4 Wyo. Stat. Ann. § 6-3-301 (LexisNexis 2001) states:

§ 6-3-301. Burglary; aggravated burglary; penalties.

            (a) A person is guilty of burglary if, without authority, he enters or remains in a building, occupied structure or vehicle, or separately secured or occupied portion thereof, with intent to commit larceny or a felony therein.

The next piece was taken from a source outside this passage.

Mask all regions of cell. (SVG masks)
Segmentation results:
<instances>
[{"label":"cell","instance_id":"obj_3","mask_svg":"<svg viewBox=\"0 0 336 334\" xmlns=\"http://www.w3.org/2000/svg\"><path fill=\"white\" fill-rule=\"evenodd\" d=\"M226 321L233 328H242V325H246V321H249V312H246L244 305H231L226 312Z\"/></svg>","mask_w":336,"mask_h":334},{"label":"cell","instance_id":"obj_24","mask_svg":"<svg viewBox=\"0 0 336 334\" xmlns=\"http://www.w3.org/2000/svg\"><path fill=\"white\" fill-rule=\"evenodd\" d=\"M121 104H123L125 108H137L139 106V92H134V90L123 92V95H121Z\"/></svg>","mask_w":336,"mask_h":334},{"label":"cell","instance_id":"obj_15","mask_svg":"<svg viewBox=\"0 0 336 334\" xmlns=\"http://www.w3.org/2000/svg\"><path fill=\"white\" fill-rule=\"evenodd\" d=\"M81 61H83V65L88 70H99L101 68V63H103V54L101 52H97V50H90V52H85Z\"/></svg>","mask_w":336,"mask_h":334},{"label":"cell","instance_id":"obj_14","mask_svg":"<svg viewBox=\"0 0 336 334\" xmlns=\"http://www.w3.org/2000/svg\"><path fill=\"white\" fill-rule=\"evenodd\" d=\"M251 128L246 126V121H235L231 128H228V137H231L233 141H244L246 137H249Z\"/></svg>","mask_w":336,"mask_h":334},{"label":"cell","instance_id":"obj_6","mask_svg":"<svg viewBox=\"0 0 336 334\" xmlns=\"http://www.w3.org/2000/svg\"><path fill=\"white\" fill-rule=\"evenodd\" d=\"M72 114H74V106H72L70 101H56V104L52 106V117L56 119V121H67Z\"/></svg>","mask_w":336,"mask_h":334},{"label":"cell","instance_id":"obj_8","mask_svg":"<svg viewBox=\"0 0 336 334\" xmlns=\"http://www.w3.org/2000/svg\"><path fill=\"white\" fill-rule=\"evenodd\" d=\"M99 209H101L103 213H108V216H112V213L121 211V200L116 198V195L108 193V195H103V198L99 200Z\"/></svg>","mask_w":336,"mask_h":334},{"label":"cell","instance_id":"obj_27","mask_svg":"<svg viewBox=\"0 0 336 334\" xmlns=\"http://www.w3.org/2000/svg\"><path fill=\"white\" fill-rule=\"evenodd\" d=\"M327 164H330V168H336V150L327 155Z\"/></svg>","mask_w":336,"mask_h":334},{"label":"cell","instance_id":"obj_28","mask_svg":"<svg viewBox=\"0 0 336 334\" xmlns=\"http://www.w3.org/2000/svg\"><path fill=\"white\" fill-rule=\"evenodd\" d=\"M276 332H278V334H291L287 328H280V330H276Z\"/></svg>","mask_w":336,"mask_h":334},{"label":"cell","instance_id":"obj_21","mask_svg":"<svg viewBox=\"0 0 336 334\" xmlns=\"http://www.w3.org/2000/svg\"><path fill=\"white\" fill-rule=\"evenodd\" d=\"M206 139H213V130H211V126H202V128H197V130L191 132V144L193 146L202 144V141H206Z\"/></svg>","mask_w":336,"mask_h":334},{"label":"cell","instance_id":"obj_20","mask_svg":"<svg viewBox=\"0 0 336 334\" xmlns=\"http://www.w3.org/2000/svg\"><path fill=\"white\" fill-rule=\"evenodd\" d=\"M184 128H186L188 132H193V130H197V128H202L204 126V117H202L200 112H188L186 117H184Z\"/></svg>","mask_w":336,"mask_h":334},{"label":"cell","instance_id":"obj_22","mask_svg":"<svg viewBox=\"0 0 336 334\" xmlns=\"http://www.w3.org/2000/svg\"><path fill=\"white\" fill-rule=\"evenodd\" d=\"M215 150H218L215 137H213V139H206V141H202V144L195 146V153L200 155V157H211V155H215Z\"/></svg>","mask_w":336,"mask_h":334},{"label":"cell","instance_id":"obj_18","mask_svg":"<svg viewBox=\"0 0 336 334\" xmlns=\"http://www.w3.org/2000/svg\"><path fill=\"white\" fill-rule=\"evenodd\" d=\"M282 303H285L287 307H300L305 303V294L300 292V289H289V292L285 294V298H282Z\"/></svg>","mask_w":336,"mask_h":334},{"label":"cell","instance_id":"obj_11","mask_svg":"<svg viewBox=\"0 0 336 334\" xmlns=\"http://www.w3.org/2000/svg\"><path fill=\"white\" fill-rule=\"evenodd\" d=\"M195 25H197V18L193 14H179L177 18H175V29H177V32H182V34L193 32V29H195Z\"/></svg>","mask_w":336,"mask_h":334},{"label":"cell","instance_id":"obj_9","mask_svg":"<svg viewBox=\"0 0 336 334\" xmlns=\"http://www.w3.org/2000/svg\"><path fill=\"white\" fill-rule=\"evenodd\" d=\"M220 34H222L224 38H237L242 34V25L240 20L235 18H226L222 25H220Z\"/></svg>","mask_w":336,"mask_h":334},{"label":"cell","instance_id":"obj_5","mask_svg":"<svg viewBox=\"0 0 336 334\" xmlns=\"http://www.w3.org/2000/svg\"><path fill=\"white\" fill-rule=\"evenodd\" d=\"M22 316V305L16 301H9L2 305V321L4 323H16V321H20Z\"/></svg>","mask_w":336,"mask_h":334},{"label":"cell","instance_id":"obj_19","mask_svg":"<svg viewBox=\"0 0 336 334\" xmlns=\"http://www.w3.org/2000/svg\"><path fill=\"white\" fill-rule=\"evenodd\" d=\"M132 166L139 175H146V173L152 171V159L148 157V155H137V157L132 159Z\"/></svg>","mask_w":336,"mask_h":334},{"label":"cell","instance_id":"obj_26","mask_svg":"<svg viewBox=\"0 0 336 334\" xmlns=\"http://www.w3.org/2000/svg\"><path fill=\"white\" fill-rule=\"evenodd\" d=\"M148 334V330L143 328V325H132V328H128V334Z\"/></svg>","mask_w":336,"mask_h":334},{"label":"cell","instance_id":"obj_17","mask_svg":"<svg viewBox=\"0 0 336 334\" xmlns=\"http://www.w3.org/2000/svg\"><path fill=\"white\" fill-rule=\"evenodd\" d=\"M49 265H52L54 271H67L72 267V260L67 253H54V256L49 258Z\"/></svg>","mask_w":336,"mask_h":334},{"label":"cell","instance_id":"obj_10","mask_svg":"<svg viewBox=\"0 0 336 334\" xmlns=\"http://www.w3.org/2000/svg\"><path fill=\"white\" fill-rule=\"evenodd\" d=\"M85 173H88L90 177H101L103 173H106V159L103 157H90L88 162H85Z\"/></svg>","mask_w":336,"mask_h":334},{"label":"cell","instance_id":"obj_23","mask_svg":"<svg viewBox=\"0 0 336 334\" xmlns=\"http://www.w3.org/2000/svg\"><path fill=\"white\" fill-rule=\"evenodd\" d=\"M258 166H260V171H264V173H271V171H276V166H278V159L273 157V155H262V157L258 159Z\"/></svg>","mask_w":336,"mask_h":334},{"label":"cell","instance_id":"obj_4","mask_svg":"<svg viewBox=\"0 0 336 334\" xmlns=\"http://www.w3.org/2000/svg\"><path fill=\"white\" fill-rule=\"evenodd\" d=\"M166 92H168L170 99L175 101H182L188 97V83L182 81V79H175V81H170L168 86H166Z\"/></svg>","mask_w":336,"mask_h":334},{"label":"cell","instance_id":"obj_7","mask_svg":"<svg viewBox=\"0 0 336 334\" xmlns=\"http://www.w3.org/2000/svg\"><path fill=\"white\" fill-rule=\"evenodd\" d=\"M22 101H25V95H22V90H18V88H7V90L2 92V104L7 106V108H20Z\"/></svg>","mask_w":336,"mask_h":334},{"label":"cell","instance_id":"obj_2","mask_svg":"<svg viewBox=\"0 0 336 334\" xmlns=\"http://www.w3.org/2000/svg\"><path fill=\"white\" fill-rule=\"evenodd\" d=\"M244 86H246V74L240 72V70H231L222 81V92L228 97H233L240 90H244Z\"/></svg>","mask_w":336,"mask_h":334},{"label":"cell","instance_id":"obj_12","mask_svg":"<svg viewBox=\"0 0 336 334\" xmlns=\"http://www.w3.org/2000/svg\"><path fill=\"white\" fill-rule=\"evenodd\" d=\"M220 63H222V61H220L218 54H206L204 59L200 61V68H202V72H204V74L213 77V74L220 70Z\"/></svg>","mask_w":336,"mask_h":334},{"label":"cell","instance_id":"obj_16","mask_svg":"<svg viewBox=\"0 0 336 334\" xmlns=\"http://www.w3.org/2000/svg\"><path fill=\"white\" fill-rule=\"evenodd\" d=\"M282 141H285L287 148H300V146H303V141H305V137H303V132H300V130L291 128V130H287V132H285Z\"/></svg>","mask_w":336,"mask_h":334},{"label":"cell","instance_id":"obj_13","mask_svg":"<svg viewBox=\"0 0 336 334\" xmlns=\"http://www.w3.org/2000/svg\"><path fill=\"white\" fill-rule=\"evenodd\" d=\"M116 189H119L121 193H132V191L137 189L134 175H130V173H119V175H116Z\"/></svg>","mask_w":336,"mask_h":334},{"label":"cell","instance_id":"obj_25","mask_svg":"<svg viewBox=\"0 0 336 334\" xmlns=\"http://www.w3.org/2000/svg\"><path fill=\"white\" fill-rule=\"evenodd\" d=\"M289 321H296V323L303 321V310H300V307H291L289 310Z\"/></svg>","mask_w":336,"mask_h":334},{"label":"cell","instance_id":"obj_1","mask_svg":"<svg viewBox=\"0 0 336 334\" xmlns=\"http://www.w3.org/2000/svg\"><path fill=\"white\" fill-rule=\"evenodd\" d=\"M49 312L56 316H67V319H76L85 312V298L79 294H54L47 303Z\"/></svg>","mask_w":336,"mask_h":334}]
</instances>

            (b) Except as provided in subsection (c) of this section, burglary is a felony punishable by imprisonment for not more than ten (10) years, a fine of not more than ten thousand dollars ($10,000.00), or both.

            (c) Aggravated burglary is a felony punishable by imprisonment for not less than five (5) years nor more than twenty-five (25) years, a fine of not more than fifty thousand dollars ($50,000.00), or both, if, in the course of committing the crime of burglary, the person:

(i) Is or becomes armed with or uses a deadly weapon or a simulated deadly weapon;

(ii) Knowingly or recklessly inflicts bodily injury on anyone; or

                        (iii) Attempts to inflict bodily injury on anyone.

            (d) As used in this section "in the course of committing the crime" includes the time during which an attempt to commit the crime or in which flight after the attempt or commission occurred.

5  Wyo. Stat. Ann. § 6-1-202 (LexisNexis 2001) states:

§ 6-1-202. Being under the influence not a defense; effect upon intent; "self-induced."

            (a) Self-induced intoxication of the defendant is not a defense to a criminal charge except to the extent that in any prosecution evidence of self-induced intoxication of the defendant may be offered when it is relevant to negate the existence of a specific intent which is an element of the crime.

            (b) Intoxication is self-induced if it is caused by substances which the defendant knows or ought to know have the tendency to cause intoxication and which he knowingly and voluntarily introduced or allowed to be introduced into his body unless they were introduced pursuant to medical advice.  The fact that the defendant is dependent upon the intoxicating substance is not relevant in determining whether his intoxication is self-induced.